| ESERCIZIO SCRITTO |
Trascrivi senza cambiamenti il brano sui personaggi da "In confronto al" giù fino a "e l’attività manuale.".

| BRANO SCELTO |
**********

In confronto al sua maestro nutre una profonda ammirazione ed appare molto più chiuso, medievale, quasi dogmatico. Sempre nel prologo, quando descrive Guglielmo, fa notare che il suo precettore ha abitudini parche, non veglia mai oltre compieta (dopo le sei di sera), che ha sempre le mani sporche di qualche sostanza, che è interessato alle macchine, ecc. Si nota anche una punta di rimprovero nelle parole del ragazzo, che non riesce a capire l’interesse del maestro verso la tecnologia e l’attività manuale.
Bernardo Gui
Bernardo Gui è il capo della legazione pontificia che si incontra con i rappresentanti della parte imperiale. Durante la sua permanenza all’abbazia svolge la funzione di inquisitore e lo fa con una durezza ed una crudeltà implacabili.
Il suo obiettivo reale è la buona riuscita della sua funzione politica ed è disposto a rincorrerlo ad ogni mezzo pur di mettere in difficoltà i suoi avversari; tra i mezzi da lui impiegati vi sono anche i processi che condannano senza tanti scrupoli degli innocenti.
Ubertino da Casale
È un vegliardo, dai grandi occhi azzurri, calvo, con la bocca sottile e rossa, la pelle candida e i lineamenti dolcissimi. Nutre una profonda amicizia verso Guglielmo e, quando questi gli si presenta dinanzi quasi all’improvviso dopo molti anni di lontananza, è colto da tale sorpresa e commozione che non riesce a trattenere il pianto. E’ un uomo molto combattivo ed ardente ed ha avuto una vita dura e avventurosa.
Fu uno dei fondatori del movimento dei francescani “spirituali”, cioè quella parte di francescani convinta che un monaco del loro ordine non deve possedere nulla, né personalmente, né come convento, né come ordine. Affermava la povertà di Cristo e per questo condannava la ricchezza terrena della chiesa del tempo; per questo tale movimento fu accusato dal papato di eresia. Ubertino fu ricercato come eretico, ma riuscì a essere lasciato libero di abbandonare l’ordine e fu accolto dai benedettini.
Quando la spedizione papale di Bernardo Gui arriva nell’abbazia e in seguito scopre l’appartenenza di Remigio e Salvatore ai dolciniani, Ubertino, su consiglio di Michele da Cesena e di Guglielmo, scappa per non essere ucciso dai delegati del papa.
Morirà due anni più tardi ucciso misteriosamente.
Remigio da Varagine
E’ il cellario dell’abbazia. Non è una figura importante per il fine della storia, ma per capire la mentalità dell’epoca. Egli infatti da giovane era stato un dolciniano (vedi Analisi del tempo e dell’ambiente) e per questo motivo si era rifugiato nell’abbazia in questione insieme al suo compagno Salvatore. Questa sua appartenenza alla setta eretica gli costa molto quando viene processato da Bernardo Gui. Viene condannato alla tortura, seguita dalla morte.
Salvatore
E’ un monaco amico e compagno di Remigio, che incontrò nella setta eretica dei dolciniani. E’ un personaggio molto strano, che mi ricorda molto il Gurdulù de “Il cavaliere inesistente”. Gurdulù non aveva una precisa coscienza di sé e del mondo e tendeva ad identificarsi con tutto ciò che gli sta attorno; questo fatto risultava chiaro dalla molteplicità di nomi con cui veniva identificato.

**********

| MATERIALE ESTRATTO |

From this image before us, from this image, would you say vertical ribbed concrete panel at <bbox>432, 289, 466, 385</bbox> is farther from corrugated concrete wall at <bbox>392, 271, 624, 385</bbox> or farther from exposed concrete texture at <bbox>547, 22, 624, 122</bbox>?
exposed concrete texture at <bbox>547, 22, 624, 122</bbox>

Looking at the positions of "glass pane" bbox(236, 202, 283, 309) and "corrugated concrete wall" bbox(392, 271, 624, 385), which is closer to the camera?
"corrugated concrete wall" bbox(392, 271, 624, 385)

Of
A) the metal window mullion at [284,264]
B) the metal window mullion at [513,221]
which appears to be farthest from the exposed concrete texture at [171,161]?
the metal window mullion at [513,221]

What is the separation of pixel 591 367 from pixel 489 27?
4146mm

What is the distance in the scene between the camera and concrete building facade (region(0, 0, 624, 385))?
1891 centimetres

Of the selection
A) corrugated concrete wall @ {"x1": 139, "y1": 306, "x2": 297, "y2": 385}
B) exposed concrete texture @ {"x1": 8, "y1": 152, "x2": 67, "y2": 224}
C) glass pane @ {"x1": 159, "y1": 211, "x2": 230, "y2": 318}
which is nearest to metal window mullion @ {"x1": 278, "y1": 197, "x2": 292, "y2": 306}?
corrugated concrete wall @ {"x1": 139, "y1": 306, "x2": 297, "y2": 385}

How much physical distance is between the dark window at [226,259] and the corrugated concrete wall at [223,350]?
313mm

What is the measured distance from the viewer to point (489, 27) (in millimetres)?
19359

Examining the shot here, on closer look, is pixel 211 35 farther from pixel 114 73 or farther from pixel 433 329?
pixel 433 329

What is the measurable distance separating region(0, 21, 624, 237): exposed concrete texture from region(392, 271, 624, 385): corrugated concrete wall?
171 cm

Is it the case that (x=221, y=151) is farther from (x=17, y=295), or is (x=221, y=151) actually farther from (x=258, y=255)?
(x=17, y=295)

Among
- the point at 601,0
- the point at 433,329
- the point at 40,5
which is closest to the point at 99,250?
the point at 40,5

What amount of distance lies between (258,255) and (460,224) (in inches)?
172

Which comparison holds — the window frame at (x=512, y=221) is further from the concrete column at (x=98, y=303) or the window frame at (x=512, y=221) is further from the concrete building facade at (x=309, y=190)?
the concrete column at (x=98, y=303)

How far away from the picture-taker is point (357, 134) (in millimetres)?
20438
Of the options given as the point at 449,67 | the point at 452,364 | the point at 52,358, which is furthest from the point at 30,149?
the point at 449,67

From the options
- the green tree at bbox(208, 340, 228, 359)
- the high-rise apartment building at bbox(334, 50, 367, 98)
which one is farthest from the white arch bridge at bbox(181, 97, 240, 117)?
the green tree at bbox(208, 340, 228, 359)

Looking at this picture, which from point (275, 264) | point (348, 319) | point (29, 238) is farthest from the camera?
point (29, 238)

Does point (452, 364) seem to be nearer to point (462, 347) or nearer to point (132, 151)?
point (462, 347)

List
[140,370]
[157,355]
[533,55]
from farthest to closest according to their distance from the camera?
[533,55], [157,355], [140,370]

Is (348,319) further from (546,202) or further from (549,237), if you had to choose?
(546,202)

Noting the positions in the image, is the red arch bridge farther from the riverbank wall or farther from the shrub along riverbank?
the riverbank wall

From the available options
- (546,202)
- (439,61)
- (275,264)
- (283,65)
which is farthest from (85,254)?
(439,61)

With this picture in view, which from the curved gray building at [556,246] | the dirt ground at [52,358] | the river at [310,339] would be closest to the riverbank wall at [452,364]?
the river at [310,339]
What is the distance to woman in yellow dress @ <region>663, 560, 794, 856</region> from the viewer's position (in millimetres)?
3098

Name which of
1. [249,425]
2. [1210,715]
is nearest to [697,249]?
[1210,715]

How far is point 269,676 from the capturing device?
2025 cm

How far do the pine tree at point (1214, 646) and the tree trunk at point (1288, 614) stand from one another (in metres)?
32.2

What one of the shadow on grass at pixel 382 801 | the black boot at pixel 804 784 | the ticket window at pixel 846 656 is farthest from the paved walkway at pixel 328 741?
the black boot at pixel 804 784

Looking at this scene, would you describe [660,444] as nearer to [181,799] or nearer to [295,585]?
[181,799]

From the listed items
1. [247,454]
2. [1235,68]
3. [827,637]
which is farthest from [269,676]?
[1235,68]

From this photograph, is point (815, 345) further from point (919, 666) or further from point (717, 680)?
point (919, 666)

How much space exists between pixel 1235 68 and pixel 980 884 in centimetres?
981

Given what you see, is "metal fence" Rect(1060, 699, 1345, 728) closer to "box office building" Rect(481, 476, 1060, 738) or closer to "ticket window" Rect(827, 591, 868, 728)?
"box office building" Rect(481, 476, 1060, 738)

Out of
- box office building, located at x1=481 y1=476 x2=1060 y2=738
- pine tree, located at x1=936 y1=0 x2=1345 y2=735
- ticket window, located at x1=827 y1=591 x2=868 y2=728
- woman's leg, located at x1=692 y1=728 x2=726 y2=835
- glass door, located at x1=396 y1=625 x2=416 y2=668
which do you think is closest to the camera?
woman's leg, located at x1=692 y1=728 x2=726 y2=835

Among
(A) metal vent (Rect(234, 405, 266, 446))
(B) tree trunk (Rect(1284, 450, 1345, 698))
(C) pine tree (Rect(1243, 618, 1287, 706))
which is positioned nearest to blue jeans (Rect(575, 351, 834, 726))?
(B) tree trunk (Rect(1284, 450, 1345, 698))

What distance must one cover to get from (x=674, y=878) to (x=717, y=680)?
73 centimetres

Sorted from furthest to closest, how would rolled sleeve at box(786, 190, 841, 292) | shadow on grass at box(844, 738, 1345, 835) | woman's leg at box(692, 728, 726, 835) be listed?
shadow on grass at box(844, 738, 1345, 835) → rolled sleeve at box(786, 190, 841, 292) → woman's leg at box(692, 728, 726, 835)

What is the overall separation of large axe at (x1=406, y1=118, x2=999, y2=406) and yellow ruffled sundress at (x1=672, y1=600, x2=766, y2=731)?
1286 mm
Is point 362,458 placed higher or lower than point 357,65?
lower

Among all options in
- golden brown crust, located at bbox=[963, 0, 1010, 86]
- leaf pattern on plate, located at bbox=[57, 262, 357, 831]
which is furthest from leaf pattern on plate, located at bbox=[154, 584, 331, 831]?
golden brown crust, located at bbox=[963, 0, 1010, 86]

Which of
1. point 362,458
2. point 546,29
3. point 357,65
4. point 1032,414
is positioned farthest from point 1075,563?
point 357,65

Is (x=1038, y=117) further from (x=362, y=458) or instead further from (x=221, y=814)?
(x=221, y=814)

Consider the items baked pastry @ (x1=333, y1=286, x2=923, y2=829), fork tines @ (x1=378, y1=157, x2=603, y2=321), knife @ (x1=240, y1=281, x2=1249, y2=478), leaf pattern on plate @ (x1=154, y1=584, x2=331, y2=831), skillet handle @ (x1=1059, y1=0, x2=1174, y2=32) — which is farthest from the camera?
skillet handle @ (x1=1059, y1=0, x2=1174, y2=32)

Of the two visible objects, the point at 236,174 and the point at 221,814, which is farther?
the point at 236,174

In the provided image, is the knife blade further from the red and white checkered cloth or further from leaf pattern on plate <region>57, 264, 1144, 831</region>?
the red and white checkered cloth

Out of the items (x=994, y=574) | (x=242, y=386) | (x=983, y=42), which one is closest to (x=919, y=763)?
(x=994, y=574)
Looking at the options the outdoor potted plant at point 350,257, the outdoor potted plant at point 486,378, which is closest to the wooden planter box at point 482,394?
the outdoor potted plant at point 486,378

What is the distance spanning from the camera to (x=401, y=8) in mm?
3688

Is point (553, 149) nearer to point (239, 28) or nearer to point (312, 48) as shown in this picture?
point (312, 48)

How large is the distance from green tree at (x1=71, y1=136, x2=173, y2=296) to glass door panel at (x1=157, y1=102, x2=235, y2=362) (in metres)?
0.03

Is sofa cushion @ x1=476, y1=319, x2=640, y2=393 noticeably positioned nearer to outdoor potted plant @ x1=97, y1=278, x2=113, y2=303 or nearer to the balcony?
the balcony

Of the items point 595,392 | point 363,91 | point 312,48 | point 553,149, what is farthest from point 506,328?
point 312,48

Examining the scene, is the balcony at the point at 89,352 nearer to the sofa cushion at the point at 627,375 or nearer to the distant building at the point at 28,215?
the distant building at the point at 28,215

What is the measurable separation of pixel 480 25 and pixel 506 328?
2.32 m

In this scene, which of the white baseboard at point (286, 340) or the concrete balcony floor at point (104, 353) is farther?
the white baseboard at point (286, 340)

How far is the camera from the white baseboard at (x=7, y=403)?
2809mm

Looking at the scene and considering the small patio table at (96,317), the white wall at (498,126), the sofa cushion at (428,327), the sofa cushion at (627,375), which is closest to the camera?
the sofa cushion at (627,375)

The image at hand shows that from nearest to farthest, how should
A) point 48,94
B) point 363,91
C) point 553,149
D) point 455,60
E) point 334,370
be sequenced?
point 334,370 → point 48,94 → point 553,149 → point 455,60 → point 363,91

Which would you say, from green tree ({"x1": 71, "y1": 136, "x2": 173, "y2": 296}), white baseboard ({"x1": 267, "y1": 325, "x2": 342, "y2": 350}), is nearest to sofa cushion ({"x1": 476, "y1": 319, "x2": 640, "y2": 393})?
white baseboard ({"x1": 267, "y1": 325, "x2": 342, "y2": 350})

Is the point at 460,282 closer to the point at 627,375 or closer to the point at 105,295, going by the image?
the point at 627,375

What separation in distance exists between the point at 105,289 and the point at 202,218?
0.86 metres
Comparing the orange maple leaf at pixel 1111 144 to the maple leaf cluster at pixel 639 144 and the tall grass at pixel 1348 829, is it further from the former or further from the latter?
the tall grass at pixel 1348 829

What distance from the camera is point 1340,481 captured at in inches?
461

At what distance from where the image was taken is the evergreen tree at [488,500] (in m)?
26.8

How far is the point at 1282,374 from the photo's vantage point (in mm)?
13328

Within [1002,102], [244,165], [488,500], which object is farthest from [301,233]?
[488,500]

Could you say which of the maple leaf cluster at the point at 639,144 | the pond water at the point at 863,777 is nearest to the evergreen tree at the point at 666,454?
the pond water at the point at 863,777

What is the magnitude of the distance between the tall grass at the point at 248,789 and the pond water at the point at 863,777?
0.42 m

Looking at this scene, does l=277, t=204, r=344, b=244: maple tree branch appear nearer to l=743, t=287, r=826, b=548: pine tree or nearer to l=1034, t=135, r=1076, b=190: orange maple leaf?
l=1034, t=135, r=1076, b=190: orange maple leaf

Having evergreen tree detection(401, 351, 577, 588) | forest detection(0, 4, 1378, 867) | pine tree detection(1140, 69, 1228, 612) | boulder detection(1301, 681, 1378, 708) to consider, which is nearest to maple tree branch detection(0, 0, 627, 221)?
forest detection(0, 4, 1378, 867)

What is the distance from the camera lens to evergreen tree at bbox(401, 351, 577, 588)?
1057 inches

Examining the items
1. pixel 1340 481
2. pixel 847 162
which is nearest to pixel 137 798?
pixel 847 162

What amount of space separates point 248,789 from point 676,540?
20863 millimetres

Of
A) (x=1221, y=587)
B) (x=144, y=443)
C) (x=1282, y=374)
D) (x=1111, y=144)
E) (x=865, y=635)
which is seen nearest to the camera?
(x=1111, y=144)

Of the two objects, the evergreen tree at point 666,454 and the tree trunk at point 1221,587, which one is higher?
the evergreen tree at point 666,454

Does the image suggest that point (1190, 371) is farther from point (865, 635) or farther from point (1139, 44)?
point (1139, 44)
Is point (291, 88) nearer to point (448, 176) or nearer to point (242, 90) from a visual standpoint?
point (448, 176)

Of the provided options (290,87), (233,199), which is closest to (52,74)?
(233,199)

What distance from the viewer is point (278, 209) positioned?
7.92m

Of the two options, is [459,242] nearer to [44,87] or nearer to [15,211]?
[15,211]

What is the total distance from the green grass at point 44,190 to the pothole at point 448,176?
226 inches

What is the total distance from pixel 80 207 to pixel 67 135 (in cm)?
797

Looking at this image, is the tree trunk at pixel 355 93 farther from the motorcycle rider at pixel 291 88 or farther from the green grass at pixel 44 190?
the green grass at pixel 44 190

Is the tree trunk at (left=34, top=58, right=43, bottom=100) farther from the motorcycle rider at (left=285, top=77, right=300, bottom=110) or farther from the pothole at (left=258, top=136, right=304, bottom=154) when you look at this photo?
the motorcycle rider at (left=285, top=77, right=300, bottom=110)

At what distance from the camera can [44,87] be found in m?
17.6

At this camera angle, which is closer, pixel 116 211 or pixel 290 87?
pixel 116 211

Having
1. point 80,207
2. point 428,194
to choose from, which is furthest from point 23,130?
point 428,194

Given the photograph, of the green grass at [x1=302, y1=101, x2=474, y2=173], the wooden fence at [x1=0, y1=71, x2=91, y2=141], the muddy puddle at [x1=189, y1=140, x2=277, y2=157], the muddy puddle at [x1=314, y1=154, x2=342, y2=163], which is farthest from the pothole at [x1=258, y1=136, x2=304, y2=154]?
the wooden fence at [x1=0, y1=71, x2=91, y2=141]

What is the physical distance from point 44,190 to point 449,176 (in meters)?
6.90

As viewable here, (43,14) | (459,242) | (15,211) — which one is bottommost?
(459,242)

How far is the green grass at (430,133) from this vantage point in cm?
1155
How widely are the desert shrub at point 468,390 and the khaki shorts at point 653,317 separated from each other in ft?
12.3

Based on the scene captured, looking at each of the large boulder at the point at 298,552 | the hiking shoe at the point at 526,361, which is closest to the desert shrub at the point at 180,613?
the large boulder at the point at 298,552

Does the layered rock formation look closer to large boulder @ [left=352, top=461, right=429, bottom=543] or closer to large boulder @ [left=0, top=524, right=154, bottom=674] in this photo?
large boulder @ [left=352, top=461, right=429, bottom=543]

**********

| COMPITO SVOLTO |
In confronto al sua maestro nutre una profonda ammirazione ed appare molto più chiuso, medievale, quasi dogmatico. Sempre nel prologo, quando descrive Guglielmo, fa notare che il suo precettore ha abitudini parche, non veglia mai oltre compieta (dopo le sei di sera), che ha sempre le mani sporche di qualche sostanza, che è interessato alle macchine, ecc. Si nota anche una punta di rimprovero nelle parole del ragazzo, che non riesce a capire l’interesse del maestro verso la tecnologia e l’attività manuale.